Le Comité des fêtes de la ville de Moulins fête les enfants en ce mois de janvier 1920. Il s’adresse particulièrement aux enfants de l’hospice général et des œuvres d’assistance pour lesquels la participation sera gratuite. Les inscriptions sont prises aux magasins du gaz, rue Paul-Bert, tous les jours de 14h à 18h. Il est recommandé aux adultes de ne pas venir en trop grand nombre, car les places manqueraient dans la salle du Pont-Ginguet (à l’arrière du Sacré-Cœur) chauffée pour l’occasion. Un roi et une reine seront tirés au sort et recevront de Monsieur le Maire chacun un livret de caisse d’épargne, dons du Comité des fêtes.
Le 11 janvier, tout est prêt pour un après-midi dédié aux enfants. Le Président du Comité des fêtes, Henry Bonnet, prononce son discours de présentation. Puis, en première partie, un bal est donné accompagné par un orchestre de musiciens bénévoles.
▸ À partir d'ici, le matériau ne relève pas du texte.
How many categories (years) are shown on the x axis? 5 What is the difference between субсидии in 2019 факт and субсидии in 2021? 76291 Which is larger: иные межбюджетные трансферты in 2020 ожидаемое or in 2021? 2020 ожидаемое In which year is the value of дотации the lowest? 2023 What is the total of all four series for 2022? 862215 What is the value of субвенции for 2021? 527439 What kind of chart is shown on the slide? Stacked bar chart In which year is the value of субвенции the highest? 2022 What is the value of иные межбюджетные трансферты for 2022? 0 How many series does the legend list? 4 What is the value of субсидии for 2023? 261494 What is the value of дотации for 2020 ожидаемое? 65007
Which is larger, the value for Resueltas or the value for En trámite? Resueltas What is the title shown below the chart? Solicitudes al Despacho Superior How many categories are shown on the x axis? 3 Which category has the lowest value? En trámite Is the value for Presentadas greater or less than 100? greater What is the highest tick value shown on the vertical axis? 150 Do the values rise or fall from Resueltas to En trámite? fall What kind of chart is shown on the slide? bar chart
Jean, âgé de 10 ans, enfant abandonné confié à l’hôpital général et Anna, 9 ans, fille d’un ouvrier typographe deviennent le roi et la reine de la fête. Le roi choisit Monsieur Chatron, commerçant moulinois bien connu, comme ministre du ravitaillement. Pendant ce temps, les organisateurs distribuent des gâteaux, des friandises, des surprises, des bonbons, des oranges et des papillotes. Certaines papillotes contiennent un papier numéroté échangeable contre un cadeau ou un jouet provenant de lots non réclamés de la précédente tombola. Les commerçants participent également. On peut citer une paire de chaussures remise par la fabrique Blanchet et beaucoup de jouets offerts par Monsieur Mathiaux directeur des Nouvelles Galeries.
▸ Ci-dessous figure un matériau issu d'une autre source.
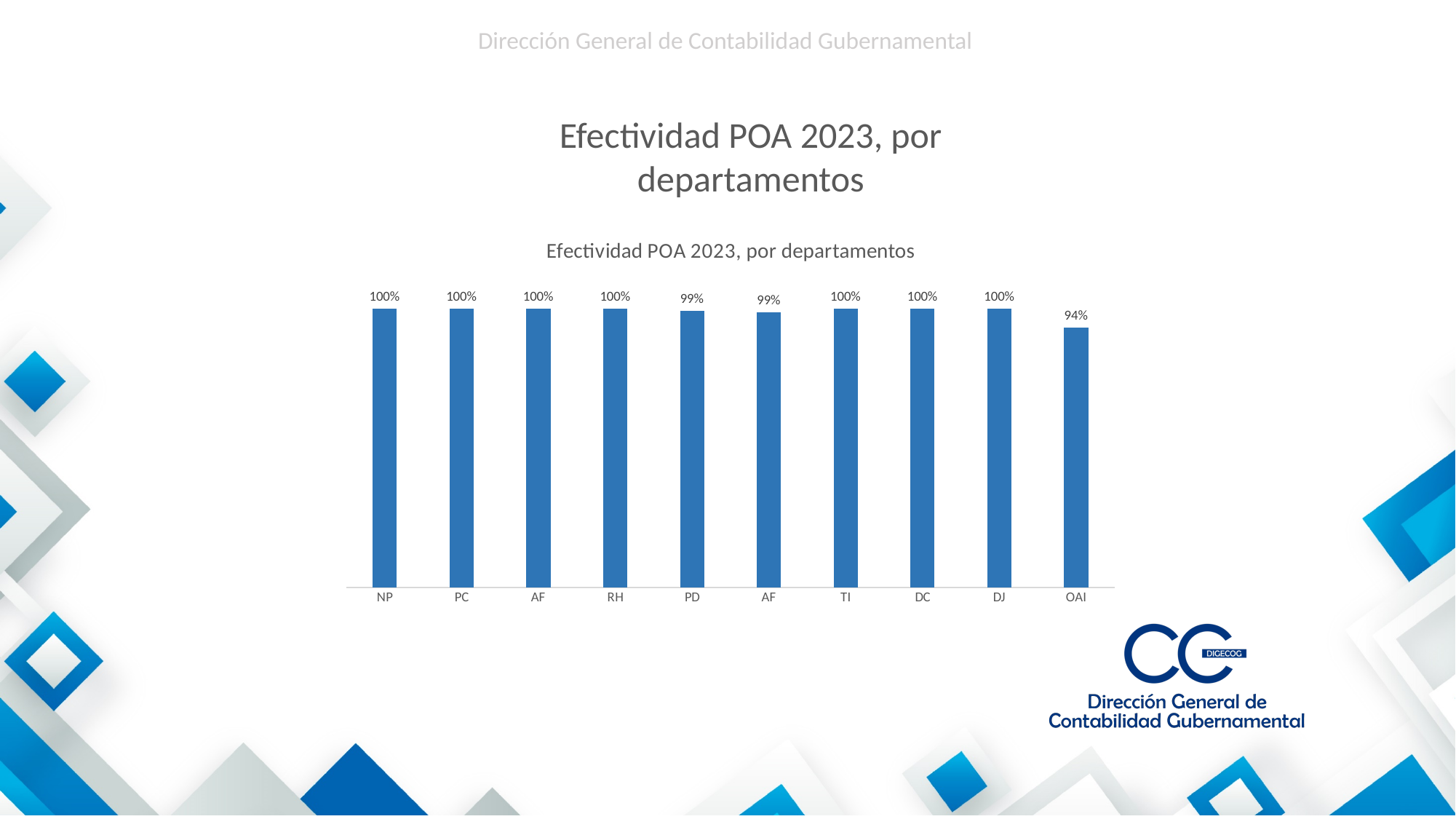
What is the difference between the values for NP and OAI? 6% Which department has the lowest value? OAI How many departments are shown on the x axis? 10 What kind of chart is shown on the slide? Bar chart What is the title of the chart? Efectividad POA 2023, por departamentos What is the difference between the values for PD and OAI? 5% Which is larger, the value for TI or the value for OAI? TI What is the value for NP? 100% What is the value for OAI? 94% What is the value for PD? 99% How many bars have a value of 100%? 7 What is the value for DJ? 100%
L’après-midi est prolongé par un cortège en ville, Lyre moulinoise en tête. La reine et le roi défilent dans une voiture fleurie par Monsieur Franchisseur, horticulteur moulinois auteur de la décoration de la salle. Les très nombreux enfants marchent quatre par quatre, de petits drapeaux tricolores et des thyrses fleuris à la main. Dans la mythologie grecque et romaine, le thyrse est un grand bâton orné de feuilles de lierre et surmonté d'une pomme de pin.
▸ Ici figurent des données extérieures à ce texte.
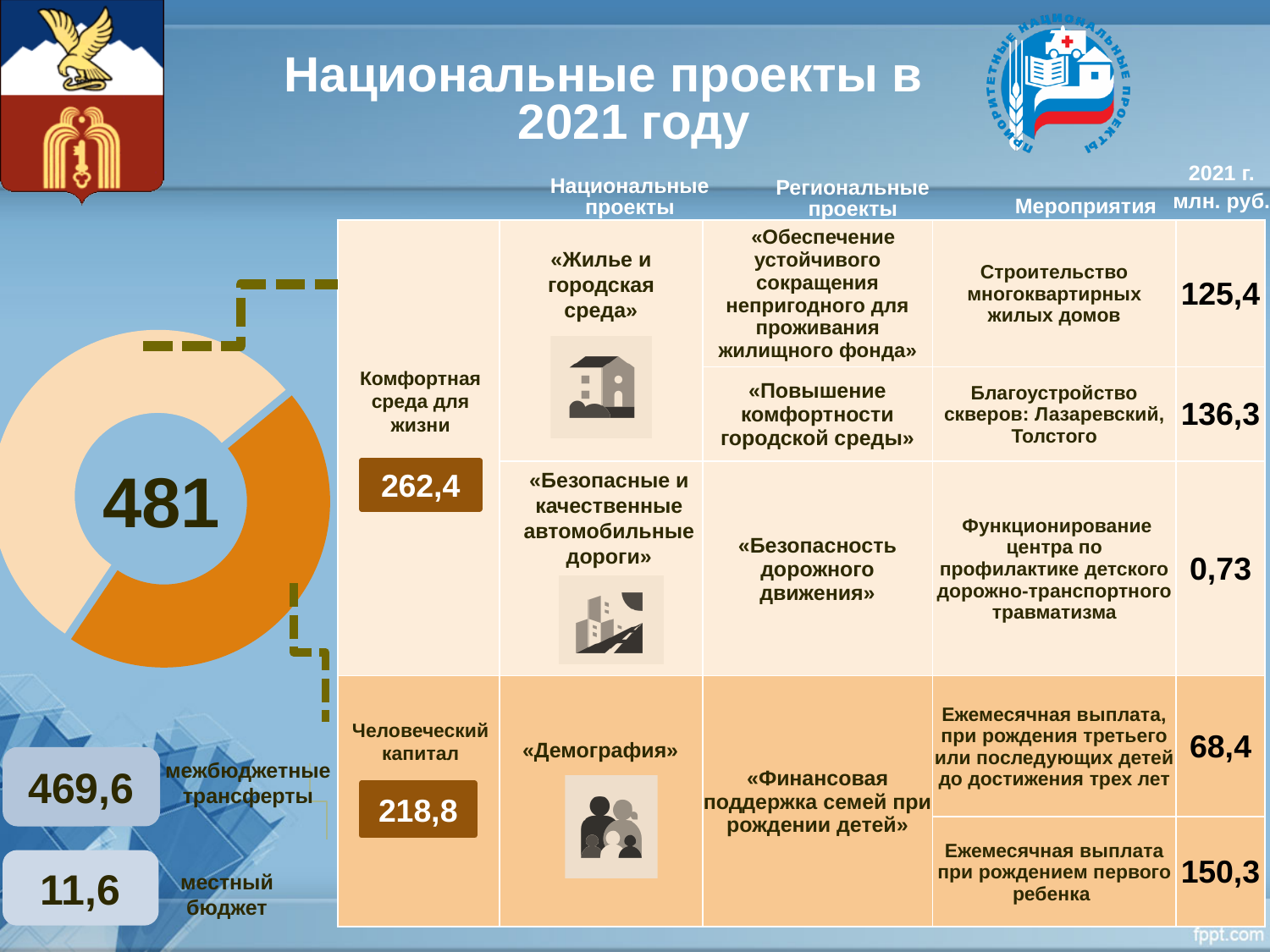
What is the title of the slide containing the donut chart? Национальные проекты в 2021 году Which of the two directions linked to the donut chart has the smaller value? Человеческий капитал What unit is stated for the 2021 values on the slide? млн. руб. What is the value shown for «Человеческий капитал»? 218,8 Which has the larger value, «Комфортная среда для жизни» or «Человеческий капитал»? Комфортная среда для жизни What is the value shown for «Комфортная среда для жизни»? 262,4 What is the difference between the values for «Комфортная среда для жизни» (262,4) and «Человеческий капитал» (218,8)? 43,6 What kind of chart is shown on the left of the slide? Donut (pie) chart What value is printed in the centre of the donut chart? 481 How many slices does the donut chart have? 2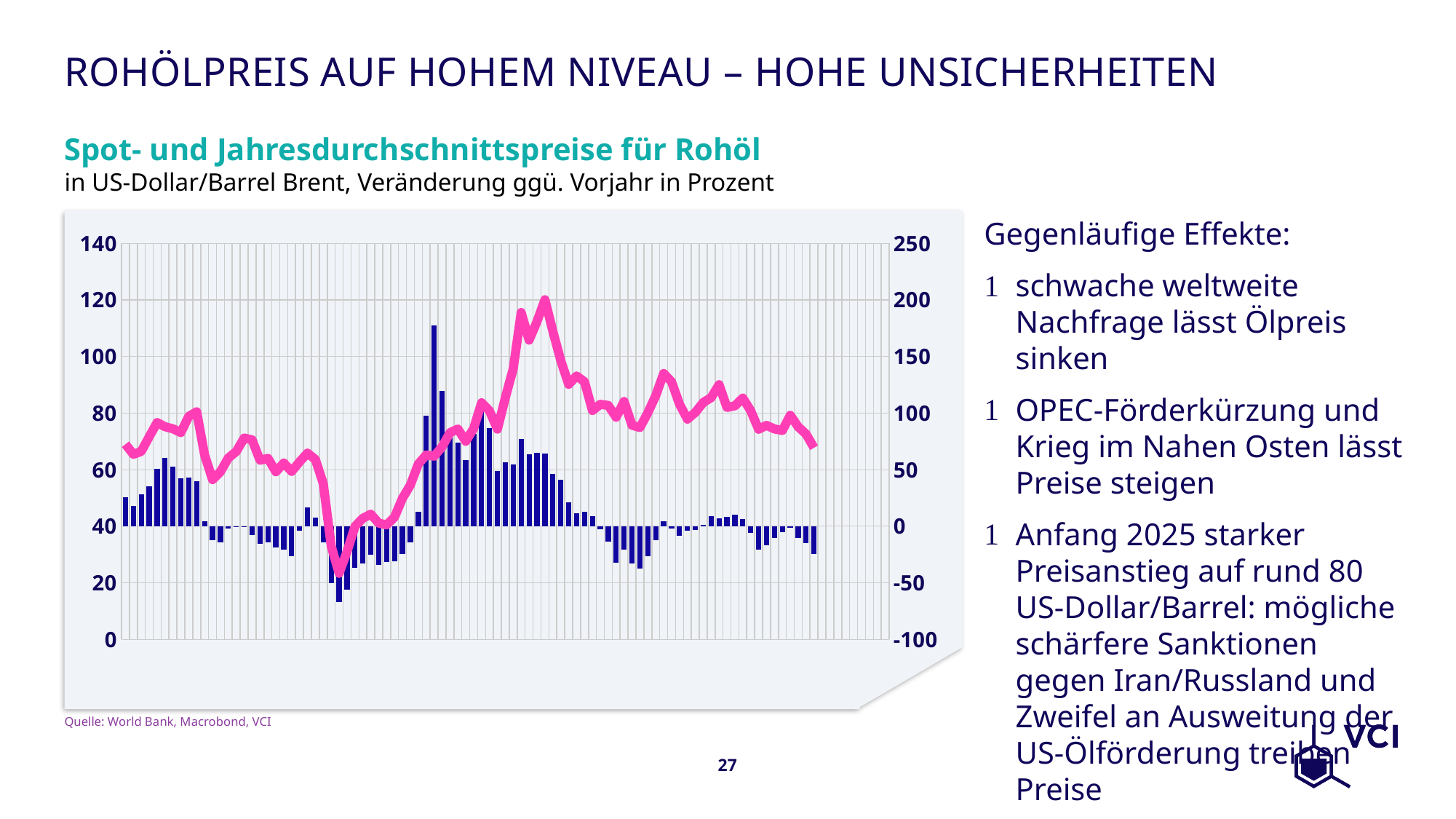
Is the tallest blue bar greater or less than 150 on the right axis? greater What is the title of the chart? Spot- und Jahresdurchschnittspreise für Rohöl What kind of chart is shown on the slide? A combined bar and line chart Is the peak value of the pink line greater or less than 100 on the left axis? greater What source is cited below the chart? World Bank, Macrobond, VCI Is the lowest value of the pink line greater or less than 40 on the left axis? less What is the lowest tick value on the right vertical axis of the chart? -100 What is the highest tick value on the right vertical axis of the chart? 250 What is the highest tick value on the left vertical axis of the chart? 140 How many data series are plotted in the chart? 2 Does the pink line rise or fall over the last few points at the right end of the chart? fall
Les passants sont ravis d’assister à un défilé de ce type. Le soleil se montre enfin quand les enfants arrivent place de l’hôtel de ville remplie de spectateurs. Le roi et la reine sont installés dans des fauteuils en haut des escaliers et les autres enfants se groupent au pied des escaliers.
Le président du Comité des fêtes dans son allocution publique regrette avec humour de s’associer, malgré sa qualité de républicain de longue date, à une fête non démocratique. C’est pourquoi, par protestation, il a coiffé le roi d’un bonnet phrygien. Il rappelle la coutume des Ducs de Bourbon qui distribuaient des gâteaux aux enfants du peuple le jour de l’Epiphanie et prenaient à leur charge l’éducation du roi et de la reine.
Jean-Baptiste Buvat, maire de Moulins, prend à son tour la parole et remercie les organisateurs et le directeur de La lyre, Monsieur Belin. La jeune reine qui a la chance d'avoir des parents, invite le jeune roi à passer la soirée en famille. Pour certains, cette journée aura été une éclaircie dans une vie bien mal commencée.